第十四章 贾蓉的私心
贾蓉懵懵地来到外书房。
贾珍正和管家来升商量春耕的事。
“‘二月二’祈福的事,芸儿爷办得极是热闹。”来升不由得夸赞道。
贾珍一颔首:“嗯,我听说放了两万斤鱼,社戏似乎也办得热闹。”
来升说:“他还在村子里和耆老们祭祀了土地神。那些族长耆老倒是都赞他。”
“这事一完,咱们京郊的庄子都该下地了。我已派了来平、来安去巡庄子。

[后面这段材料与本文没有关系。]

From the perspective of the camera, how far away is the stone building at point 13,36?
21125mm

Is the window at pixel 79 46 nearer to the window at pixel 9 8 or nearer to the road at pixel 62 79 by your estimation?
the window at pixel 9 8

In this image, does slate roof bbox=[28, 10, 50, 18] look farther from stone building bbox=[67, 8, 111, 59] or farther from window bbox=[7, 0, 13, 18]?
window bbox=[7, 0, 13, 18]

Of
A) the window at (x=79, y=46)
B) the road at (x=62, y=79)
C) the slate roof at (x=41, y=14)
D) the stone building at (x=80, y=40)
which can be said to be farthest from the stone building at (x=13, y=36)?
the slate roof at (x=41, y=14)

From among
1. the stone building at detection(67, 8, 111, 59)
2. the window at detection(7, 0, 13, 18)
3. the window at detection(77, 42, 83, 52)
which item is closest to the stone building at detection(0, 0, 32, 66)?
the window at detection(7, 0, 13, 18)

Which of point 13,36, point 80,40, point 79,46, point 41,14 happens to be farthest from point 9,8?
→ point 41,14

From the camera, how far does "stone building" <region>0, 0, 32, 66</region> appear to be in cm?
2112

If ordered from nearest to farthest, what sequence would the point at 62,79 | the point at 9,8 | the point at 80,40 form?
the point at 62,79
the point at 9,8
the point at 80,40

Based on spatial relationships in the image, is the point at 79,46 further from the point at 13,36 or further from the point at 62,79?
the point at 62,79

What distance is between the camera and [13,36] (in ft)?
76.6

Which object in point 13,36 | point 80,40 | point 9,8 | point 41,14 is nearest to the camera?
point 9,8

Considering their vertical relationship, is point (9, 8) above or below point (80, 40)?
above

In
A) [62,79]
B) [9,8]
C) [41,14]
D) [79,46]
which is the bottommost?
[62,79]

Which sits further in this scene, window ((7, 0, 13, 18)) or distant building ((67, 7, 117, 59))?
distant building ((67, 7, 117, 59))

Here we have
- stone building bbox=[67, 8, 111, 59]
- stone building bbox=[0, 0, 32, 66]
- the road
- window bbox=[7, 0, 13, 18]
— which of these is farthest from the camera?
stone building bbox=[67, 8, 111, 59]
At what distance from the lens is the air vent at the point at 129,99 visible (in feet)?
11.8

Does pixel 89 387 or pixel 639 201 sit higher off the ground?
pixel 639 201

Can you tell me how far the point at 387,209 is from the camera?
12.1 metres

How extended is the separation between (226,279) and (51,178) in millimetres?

”
来平、来安兄弟俩是来升手下的二等管家,一般管着田庄的事宜。
“大爷看看,还要不要派本家的爷们儿去?”
贾珍“哼”了一声,说道:“本家的令郎哥儿们,哪个不是贪图享受怕受累的——”
一语未了,看见贾蓉在门口探头。
“就好比这个——给我滚进来!”
贾珍一见到儿子,火气就上来了。
来升和贾蓉见过礼,看贾蓉有话要说的样子,就指一事告退了。
临走时贾珍补上一句:“你去和二奶奶说一声,就让芸儿再走一趟吧!”
“是,大爷。”
贾蓉看来升走了,把工具往桌子上一放,对他父亲说:“父亲,你可知道二婶婶要纳妾的事?”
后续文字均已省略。